— GOAL OF THE EXERCISE —
Every entry that follows should be reproduced exactly.

DATA FOR PROCESSING: Begin

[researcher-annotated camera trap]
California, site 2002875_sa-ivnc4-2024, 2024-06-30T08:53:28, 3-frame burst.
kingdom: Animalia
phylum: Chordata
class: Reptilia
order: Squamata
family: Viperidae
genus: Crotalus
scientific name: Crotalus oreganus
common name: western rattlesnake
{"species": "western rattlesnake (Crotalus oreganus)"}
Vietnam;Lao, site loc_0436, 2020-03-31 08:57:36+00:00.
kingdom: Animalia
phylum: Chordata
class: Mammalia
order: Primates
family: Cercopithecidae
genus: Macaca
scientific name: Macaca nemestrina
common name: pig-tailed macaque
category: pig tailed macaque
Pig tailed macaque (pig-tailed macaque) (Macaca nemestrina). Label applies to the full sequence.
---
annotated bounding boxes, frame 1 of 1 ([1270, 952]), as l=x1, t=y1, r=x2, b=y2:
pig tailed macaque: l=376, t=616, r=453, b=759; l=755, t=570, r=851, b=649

DATA FOR PROCESSING: End

— THE COMPLETED TASK —
[researcher-annotated camera trap]
California, site 2002875_sa-ivnc4-2024, 2024-06-30T08:53:28, 3-frame burst.
kingdom: Animalia
phylum: Chordata
class: Reptilia
order: Squamata
family: Viperidae
genus: Crotalus
scientific name: Crotalus oreganus
common name: western rattlesnake
{"species": "western rattlesnake (Crotalus oreganus)"}
Vietnam;Lao, site loc_0436, 2020-03-31 08:57:36+00:00.
kingdom: Animalia
phylum: Chordata
class: Mammalia
order: Primates
family: Cercopithecidae
genus: Macaca
scientific name: Macaca nemestrina
common name: pig-tailed macaque
category: pig tailed macaque
Pig tailed macaque (pig-tailed macaque) (Macaca nemestrina). Label applies to the full sequence.
---
annotated bounding boxes, frame 1 of 1 ([1270, 952]), as l=x1, t=y1, r=x2, b=y2:
pig tailed macaque: l=376, t=616, r=453, b=759; l=755, t=570, r=851, b=649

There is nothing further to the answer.